STATED EXERCISE: Please pull out every line below that contains the string "rect".

INPUT:
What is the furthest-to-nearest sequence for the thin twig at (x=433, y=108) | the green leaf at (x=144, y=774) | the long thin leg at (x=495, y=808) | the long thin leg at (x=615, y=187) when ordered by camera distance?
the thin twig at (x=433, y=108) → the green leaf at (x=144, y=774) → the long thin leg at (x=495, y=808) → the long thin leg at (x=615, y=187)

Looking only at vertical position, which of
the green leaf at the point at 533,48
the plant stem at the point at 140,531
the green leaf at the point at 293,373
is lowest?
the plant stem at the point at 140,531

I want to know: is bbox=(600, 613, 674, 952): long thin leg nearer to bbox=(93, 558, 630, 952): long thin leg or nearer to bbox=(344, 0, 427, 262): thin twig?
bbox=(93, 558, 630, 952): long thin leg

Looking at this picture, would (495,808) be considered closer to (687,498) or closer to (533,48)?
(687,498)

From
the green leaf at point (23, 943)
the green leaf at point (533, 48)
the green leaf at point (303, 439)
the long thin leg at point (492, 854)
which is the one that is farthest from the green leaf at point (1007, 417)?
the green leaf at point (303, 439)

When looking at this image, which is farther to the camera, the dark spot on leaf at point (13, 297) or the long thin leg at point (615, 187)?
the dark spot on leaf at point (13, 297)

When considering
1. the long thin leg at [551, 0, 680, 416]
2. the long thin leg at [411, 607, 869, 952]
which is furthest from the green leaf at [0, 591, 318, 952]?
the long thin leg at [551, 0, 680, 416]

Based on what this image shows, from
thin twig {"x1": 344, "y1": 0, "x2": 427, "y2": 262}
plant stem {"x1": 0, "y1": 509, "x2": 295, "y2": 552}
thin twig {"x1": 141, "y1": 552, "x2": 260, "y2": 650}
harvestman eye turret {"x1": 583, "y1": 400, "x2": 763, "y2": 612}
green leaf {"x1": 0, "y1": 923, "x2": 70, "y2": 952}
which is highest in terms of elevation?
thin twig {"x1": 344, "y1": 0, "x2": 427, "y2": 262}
==
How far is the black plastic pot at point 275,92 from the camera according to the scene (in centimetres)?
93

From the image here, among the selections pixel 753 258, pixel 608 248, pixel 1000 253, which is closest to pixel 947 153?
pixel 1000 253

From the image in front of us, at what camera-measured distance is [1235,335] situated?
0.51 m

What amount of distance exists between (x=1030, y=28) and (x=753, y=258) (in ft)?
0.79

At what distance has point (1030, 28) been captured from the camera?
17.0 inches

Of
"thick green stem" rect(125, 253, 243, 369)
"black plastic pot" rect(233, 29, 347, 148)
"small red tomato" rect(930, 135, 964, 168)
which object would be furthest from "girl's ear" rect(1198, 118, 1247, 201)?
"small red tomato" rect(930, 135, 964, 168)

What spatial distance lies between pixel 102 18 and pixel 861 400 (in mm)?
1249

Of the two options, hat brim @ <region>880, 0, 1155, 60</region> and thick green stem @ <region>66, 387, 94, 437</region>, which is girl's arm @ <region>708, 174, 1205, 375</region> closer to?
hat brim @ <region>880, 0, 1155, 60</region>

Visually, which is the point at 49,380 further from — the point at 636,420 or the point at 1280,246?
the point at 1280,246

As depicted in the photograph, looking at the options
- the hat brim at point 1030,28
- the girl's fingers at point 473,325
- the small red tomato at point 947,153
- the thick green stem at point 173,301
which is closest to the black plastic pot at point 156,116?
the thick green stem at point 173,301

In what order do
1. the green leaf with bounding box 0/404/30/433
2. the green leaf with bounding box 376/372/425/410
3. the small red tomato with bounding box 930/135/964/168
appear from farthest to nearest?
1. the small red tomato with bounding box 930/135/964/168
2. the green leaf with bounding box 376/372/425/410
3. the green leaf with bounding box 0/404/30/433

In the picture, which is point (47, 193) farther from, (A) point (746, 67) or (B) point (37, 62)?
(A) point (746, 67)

RIGHT ANSWER:
"thick green stem" rect(125, 253, 243, 369)
"black plastic pot" rect(233, 29, 347, 148)
"small red tomato" rect(930, 135, 964, 168)
which object would be furthest from "girl's ear" rect(1198, 118, 1247, 201)?
"small red tomato" rect(930, 135, 964, 168)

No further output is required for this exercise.